## SHORT TASK
Name every forum username that appears in the excerpt below on tipping and rideshare driving.

AFAIK, the model in some countries is as follows. Base level service (i.e, performing minimal job requirement) gets reimbursed normal wage by the employer. Going an extra mile in service often gets an optional tip (i.e, since worker did more than required, customer adds more than required).

US model seems more like this. Base level service gets below minimum wage from employer, plus a tip, that while strictly contractually optional, is considered virtually mandatory from a social standpoint and often considered part of their basic wage. Higher level service gets a bigger tip.


----------



## Illini (Mar 14, 2019)

I'll give up my desire and expectations of tips as soon as the two platforms increase the pay rates.


----------



## steveK2016 (Jul 31, 2016)

BBslider001 said:


> Cancel....do it all the time. My car doesn't fit four nicely anyways, and since it's my wife's car that I use part-time,I keep the abuse to a minimum.


So you cancel in front of the pax as they scratch their head why youre denying 4 pax? 4 pax cant fit comfortably but 3 is fine in the back seat? How will the 4th be any less comfortable in the front seat?

## RAW RECORDS
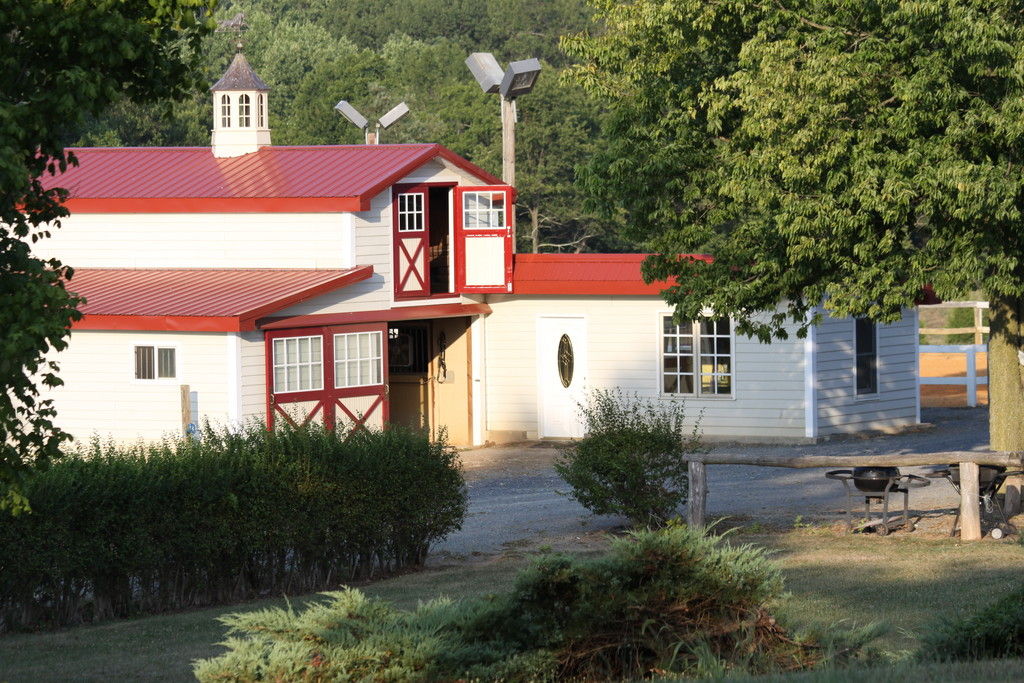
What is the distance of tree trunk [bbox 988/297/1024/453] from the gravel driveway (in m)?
1.32

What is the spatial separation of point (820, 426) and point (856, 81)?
10614mm

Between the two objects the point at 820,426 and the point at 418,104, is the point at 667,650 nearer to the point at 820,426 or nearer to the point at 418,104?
the point at 820,426

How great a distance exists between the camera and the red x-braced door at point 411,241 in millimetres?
23281

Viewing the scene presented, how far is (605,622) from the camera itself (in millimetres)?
7746

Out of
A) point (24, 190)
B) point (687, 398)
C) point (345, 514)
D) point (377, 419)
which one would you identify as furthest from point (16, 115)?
point (687, 398)

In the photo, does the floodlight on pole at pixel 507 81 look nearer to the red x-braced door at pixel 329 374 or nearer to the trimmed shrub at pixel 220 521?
the red x-braced door at pixel 329 374

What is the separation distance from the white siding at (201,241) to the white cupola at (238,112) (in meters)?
2.54

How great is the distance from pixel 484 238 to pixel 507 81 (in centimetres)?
274

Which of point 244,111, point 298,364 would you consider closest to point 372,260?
point 298,364

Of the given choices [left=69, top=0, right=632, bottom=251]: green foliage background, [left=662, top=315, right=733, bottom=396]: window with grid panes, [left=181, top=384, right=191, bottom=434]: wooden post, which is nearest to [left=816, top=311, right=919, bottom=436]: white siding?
[left=662, top=315, right=733, bottom=396]: window with grid panes

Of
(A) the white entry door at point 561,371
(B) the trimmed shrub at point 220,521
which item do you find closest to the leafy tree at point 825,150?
(B) the trimmed shrub at point 220,521

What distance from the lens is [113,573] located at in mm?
11648

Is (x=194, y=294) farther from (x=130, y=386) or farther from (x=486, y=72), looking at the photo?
(x=486, y=72)

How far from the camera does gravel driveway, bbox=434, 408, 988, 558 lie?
51.5 ft
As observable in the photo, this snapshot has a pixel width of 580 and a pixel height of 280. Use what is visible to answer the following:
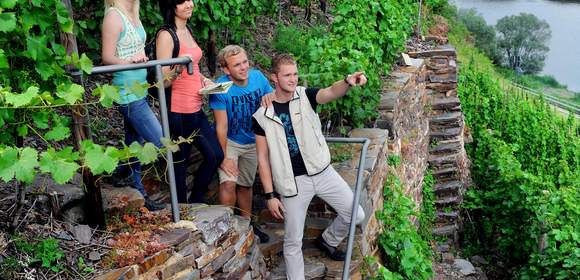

## RESPONSE TO THE TASK
Illini, steveK2016, BBslider001